Why won't my solution to SICP Exercise 1.3 work?

Question

I just began working through SICP and I'm doing the first problem set, namely Exercise 1.3: "Define a procedure that takes three numbers as arguments and returns the sum of the squares of the two larger numbers."

(define (toptwosq x y z)
  (cond ((and (> x y) (> z y))) (+ (* x x) (* z z))
        ((and (> y x) (> z x))) (+ (* y y) (* z z))
        ((and (> x z) (> y z))) (+ (* x x) (* y y))))

When I run this, I get pretty odd results(none of which get me the sum of the squares of the largest two numbers).
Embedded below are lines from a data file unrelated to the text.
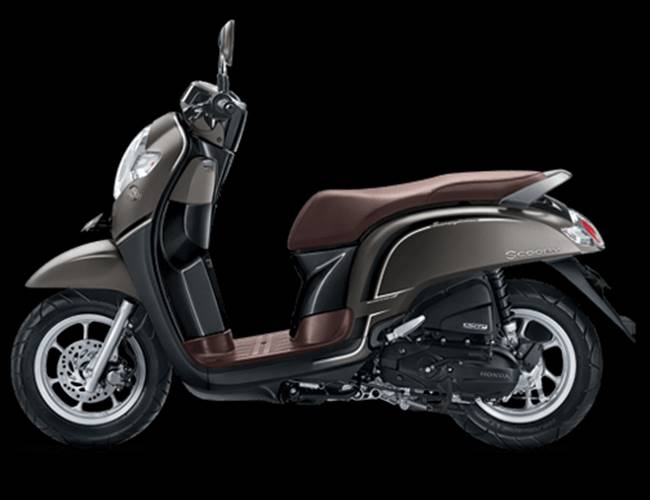 scoopy stylish brown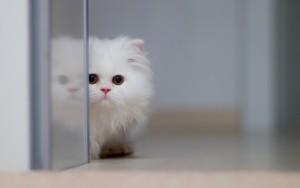 Как прикольно назвать котенка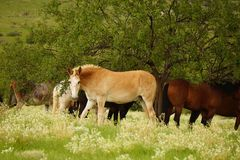 Horses under a tree. A picture of some horses standing in the trees after a rain in Arizona Royalty Free Stock Image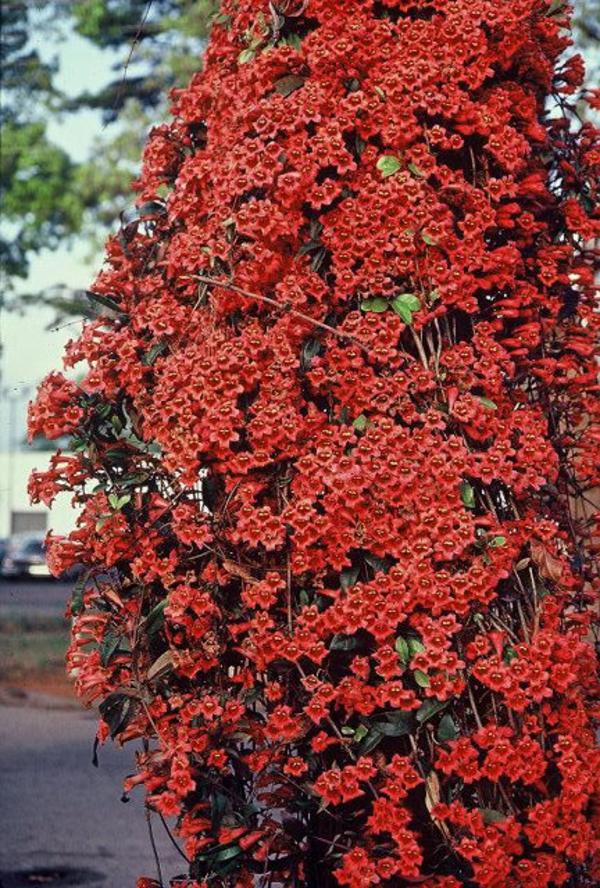 Blhende Kletterpflanzen Wunderschne Fotos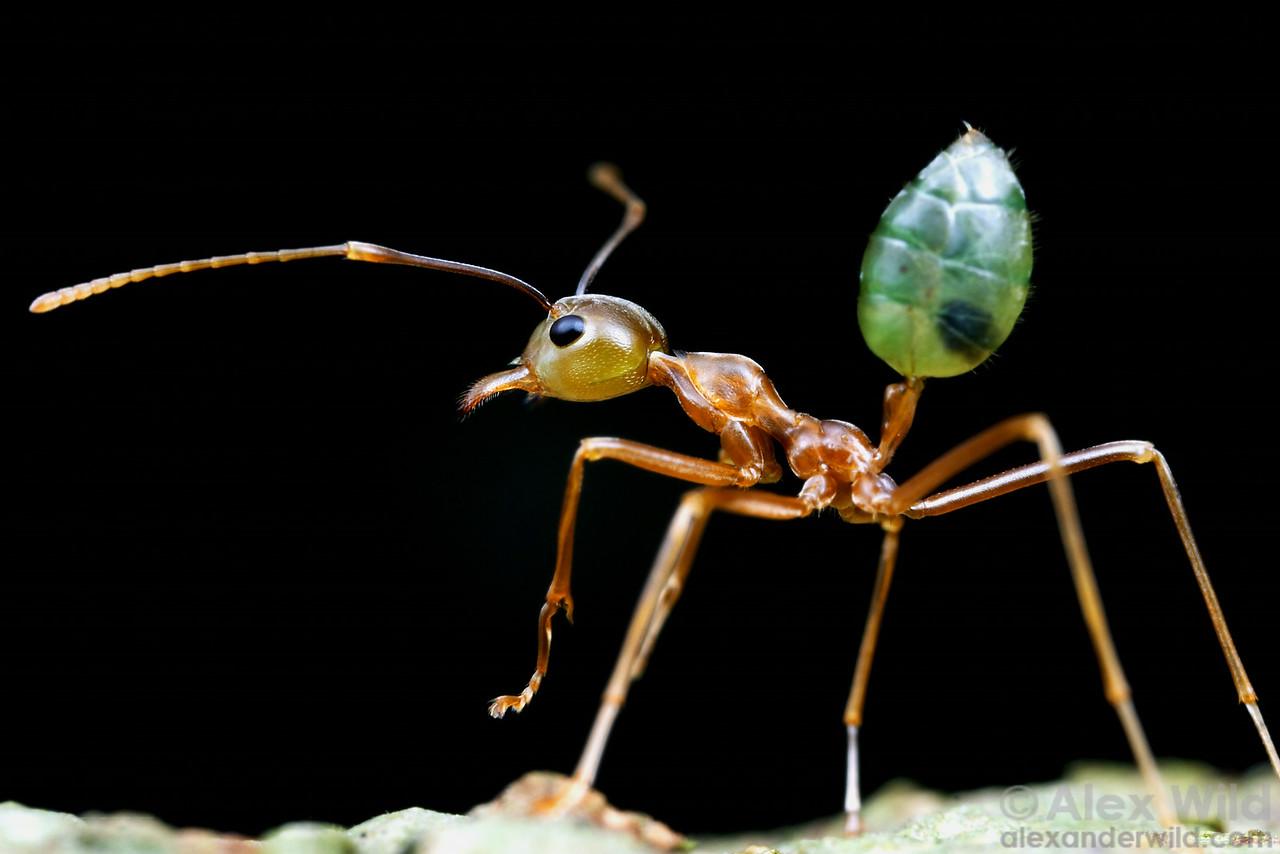 Oecophylla smaragdina, the green tree ant of northern Australia.  Cape York Peninsula, Queenland, Australia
I've found other solutions that work and I understand why they work...but why doesn't mine?

Answer 1

You're closing the cond clauses too early.

((and (> x y) (> z y))) is your first cond clause, which will return #t if true and #f otherwise, and if true will make the value of the cond to be #t.

(+ (* x x) (* z z)) is your second cond clause, which will always return the value of the sum of the square of x and the square of z, making the cond statement return that value as any value other than #f is considered and true. Sometimes it's useful to exploit this one-part clause, but most of the time you want to use two part clauses.

(define (toptwosq x y z)
  (cond ((and (> x y) (> z y)) (+ (* x x) (* z z)))
        ((and (> y x) (> z x)) (+ (* y y) (* z z)))
        ((and (> x z) (> y z)) (+ (* x x) (* y y)))))

and you really should have an else clause

(else (+ (square x) (square y)) 

As none of the cases you've put out so far will catch the case of x y and z being the same value.

Get an editor that does parenthesis matching and you life will become easier.